Ratzinger intenta mostrar que nuestro modo de situarnos ante la totalidad de lo real en última instancia se realiza de dos maneras básicas: comprendiendo la realidad originaria –el stoff último de las cosas– como pura materia o como espíritu. Con materia se refiere a «un ser que no se comprende a sí mismo, que es, pero que no se entiende a sí mismo»; con espíritu, en cambio, se refiere a un «ser que se comprende a sí mismo».

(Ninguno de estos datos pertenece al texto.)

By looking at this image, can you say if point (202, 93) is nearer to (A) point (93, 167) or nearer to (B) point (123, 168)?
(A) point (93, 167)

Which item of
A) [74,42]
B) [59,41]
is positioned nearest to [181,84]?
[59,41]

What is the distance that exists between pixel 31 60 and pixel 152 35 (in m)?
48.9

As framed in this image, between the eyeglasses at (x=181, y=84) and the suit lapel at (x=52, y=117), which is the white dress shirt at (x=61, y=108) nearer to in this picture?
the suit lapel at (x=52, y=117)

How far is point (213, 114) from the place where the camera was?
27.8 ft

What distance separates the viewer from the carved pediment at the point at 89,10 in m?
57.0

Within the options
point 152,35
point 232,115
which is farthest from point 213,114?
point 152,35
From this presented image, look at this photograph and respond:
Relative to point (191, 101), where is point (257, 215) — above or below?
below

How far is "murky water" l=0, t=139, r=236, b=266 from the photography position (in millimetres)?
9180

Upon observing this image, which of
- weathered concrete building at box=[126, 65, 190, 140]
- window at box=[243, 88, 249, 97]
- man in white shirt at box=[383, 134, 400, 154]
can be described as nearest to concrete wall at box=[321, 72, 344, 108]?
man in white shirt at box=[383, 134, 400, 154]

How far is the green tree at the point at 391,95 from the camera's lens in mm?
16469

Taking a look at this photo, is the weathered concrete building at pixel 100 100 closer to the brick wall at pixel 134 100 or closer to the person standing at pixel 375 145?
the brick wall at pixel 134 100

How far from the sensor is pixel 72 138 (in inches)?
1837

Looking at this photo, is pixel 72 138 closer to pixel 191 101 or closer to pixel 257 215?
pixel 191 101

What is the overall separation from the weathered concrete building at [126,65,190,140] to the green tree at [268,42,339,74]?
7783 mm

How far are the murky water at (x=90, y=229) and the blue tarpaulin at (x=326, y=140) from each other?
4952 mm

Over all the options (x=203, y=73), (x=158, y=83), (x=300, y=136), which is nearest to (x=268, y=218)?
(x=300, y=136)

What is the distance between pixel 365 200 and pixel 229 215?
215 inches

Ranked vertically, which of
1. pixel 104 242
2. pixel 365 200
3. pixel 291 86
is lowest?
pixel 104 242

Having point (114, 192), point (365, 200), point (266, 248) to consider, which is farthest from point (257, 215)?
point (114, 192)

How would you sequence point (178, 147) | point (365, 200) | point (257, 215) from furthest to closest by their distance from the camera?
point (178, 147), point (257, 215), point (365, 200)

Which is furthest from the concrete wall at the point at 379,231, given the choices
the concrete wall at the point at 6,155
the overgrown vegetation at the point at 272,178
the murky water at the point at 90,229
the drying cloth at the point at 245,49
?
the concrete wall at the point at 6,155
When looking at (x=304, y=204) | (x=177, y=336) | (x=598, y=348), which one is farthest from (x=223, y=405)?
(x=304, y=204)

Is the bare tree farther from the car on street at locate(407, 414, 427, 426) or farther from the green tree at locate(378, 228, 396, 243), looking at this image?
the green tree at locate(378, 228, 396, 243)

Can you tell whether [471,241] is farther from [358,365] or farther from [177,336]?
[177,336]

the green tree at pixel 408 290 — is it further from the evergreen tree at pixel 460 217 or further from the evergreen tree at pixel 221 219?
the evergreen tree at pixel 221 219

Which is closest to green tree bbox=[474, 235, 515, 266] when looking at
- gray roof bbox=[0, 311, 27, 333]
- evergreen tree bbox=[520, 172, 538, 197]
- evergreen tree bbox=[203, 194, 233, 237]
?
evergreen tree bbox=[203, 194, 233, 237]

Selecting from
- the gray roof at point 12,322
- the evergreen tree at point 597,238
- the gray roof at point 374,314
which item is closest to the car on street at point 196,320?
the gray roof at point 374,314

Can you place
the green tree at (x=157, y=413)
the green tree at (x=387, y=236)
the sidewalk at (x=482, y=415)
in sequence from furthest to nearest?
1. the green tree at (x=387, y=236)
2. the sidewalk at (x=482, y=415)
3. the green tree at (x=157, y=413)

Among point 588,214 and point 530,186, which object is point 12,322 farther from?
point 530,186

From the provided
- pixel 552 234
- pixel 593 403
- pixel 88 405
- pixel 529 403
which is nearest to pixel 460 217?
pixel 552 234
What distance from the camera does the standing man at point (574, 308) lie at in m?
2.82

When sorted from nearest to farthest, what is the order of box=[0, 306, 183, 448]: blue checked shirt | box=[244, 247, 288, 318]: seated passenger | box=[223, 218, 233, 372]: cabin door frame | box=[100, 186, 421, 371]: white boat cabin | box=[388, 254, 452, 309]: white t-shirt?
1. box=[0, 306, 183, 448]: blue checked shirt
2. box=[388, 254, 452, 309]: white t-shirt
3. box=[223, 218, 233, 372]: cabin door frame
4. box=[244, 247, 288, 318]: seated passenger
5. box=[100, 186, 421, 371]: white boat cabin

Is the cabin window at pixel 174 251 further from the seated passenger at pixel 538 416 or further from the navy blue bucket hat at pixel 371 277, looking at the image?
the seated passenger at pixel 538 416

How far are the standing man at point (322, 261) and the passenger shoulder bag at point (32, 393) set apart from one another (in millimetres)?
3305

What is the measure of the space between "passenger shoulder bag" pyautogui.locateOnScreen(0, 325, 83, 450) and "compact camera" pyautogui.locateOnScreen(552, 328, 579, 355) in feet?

Si la forma primaria de realidad es, pues, pura materia, esto es, puro ser que no se entiende a sí mismo, entonces –piensa Ratzinger– «la comprensión del ser tan solo se sitúa, como un producto casual y secundario, en el camino del desarrollo»9. Esto quiere decir que el pensamiento y el sentido serían «subproductos» del ser, los cuales no tendrían un significado estructurante, regulador para el conjunto de lo real. Serían, más bien, productos de una ocasionalidad azarosa, pero no realidades fundacionales. En este escenario, la existencia humana no podría comprenderse a partir de las nociones de vocación y respuesta, porque la realidad, en última instancia, no sería para nada, no llevaría ningún propósito.
La postura alternativa es la opción idealista, la cual propone que la materia no es solo materia, sino que es, en el fondo, ser pensado. Desde esta postura, la realidad originaria no es la materia, sino el espíritu. Esta solución al problema del ser sostiene que detrás de las cosas está una conciencia individual que las ha pensado, de modo que los seres portan una estructura intelectual que refleja a un espíritu. De este modo, la racionalidad que vemos en las cosas sería en realidad reproducción y expresión de una racionalidad originaria que se hace accesible por medio de las estructuras racionales del mundo. En otras palabras, para esta postura el ser es pensable, porque previamente ha sido pensado, es inteligible porque ha surgido de un intelecto fundacional.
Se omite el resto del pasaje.